◆ TUJUAN ◆
Lanjutkan bacaan tentang kedisiplinan orang Jepang di bawah ini, dimulai tepat setelah kalimat terakhirnya.

━━━ BACAAN ━━━

Kedisiplinan Jepang

Bagi orang yang berkecimpung dengan dunia kejepangan, banyak hal yang selalu menjadi pertanyaan tentang keunikan masyrakat Jepang. Sewaktu saya mendapatkan beasiswa untuk melanjutkan studi di Jepang, saya masih ingat beberapa ustadz di pesantren saya dulu menceritakan kisah-kisah yang mereka dengar tentang kedisiplinan orang Jepang. Pun ada di antaranya yang telah berinteraksi dengan beberapa professor di Jepang (pesantren Darul Fallah Bogor pernah diteliti oleh seorang pakar Jepang pada era 70-an, beliau sudah meninggal), menyampaikan betapa kerasnya mereka bekerja. Saya berangkat pada waktu itu dengan titipan pertanyaan : mencari kenapa bangsa Jepang bisa sedisiplin itu?

Kedisiplinan sudah mulai tampak ketika kami (rombongan mahasiswa dari berbagai negara yang memperoleh beasiswa pemerintah Jepang) disambut di bandara saat petugas dengan sopan meminta kami berbaris rapi mengantri menunggu giliran pemeriksaan keimigrasian. Dan keluar dari bandara, lalu dalam menjalani hidup selama kurang lebih 7 tahun, saya sehari-harinya berhadapan dengan pemandangan orang-orang Jepang yang mengantri di mana-mana, bekerja serius tanpa banyak mengobrol, datang tepat waktu, pulang tepat waktu, mematuhi jam kerja yang sudah ditetapkan, membungkuk hormat kepada konsumen, dan banyak lagi sikap yang unik, karena tidak saya jumpai di tanah air pada waktu itu. Persis sama seperti yang digambarkan oleh para ustadz saya di pesantren.

━━━ BAHAN TERSEDIA ━━━

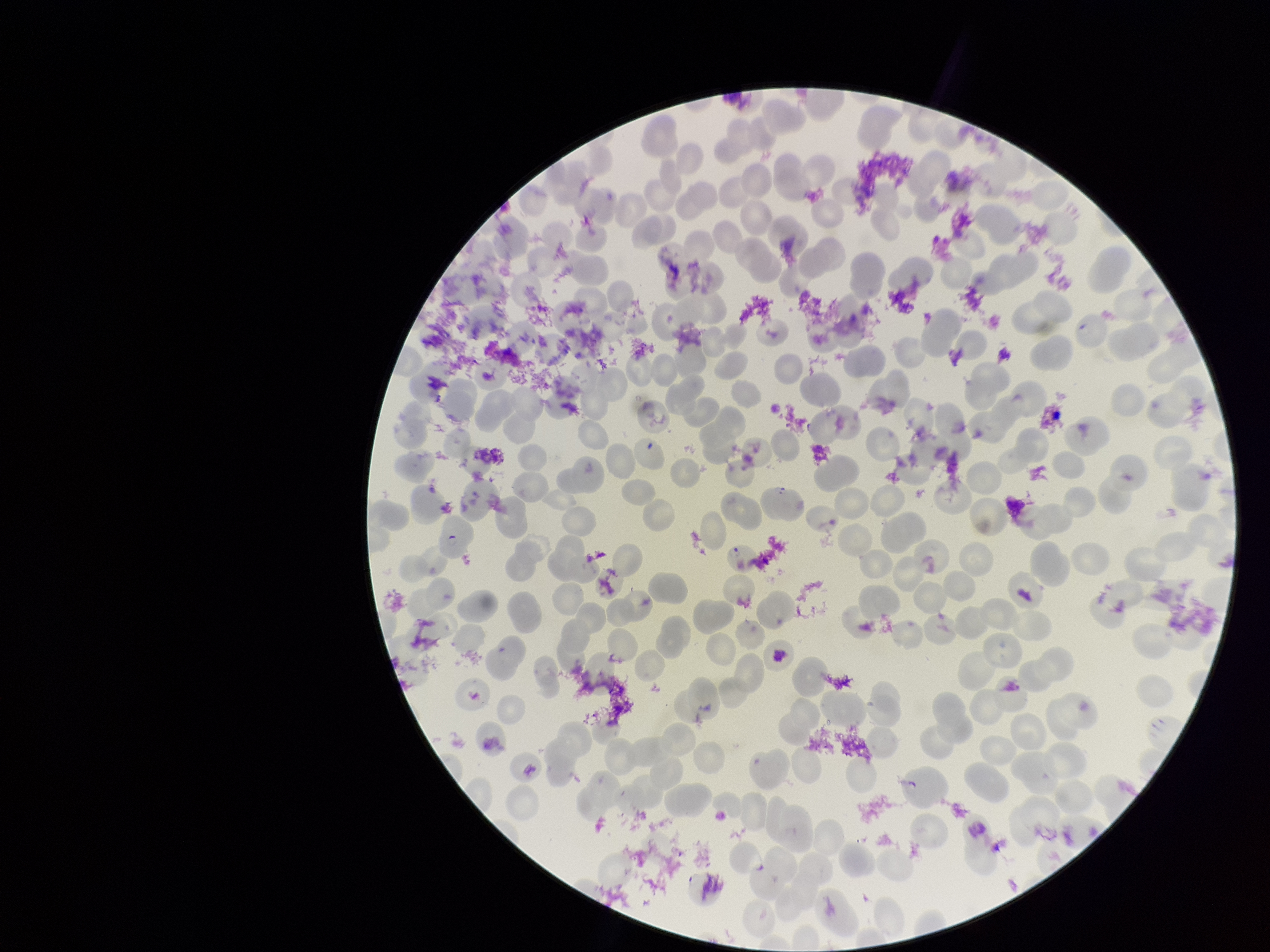
image_size: 1270×952 pixels
red_blood_cell_count: 269
parasitized_red_blood_cell_count: 2
species_reported_for_this_patient: Plasmodium falciparum
parasitized_red_blood_cells: detected
preparation: thin blood smear
patient_malaria_status: infected
stain: Giemsa
field_of_view: single
capture: smartphone photograph through the microscope eyepiece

━━━

◆ JAWABAN LATIHAN ◆
Saya semakin terbebani dengan titipan pertanyaan ustadz. Saya tanyakan kepada professor dan orang-orang Jepang, mengapa mereka seperti itu? Jawaban yang saya dengar macam-macam. Ada yang mengatakan sudah dari sononya begitu; sejak kecil kami sudah belajar tentang hal itu; bahkan ada yang balas bertanya, “Bukankah dengan disiplin dan bekerja keras lebih banyak manfaatnya daripada kerugiannya?” Pertanyaan balik ini seakan menjadi bentuk keheranan : kok pertanyaan seperti itu kamu tanyakan? Bukankah itu perbuatan baik? Perbuatan baik tidak perlu dipertanyakan mengapa ia harus dilakukan, karena semua sudah mengerti alasannya….untuk kebaikan pula.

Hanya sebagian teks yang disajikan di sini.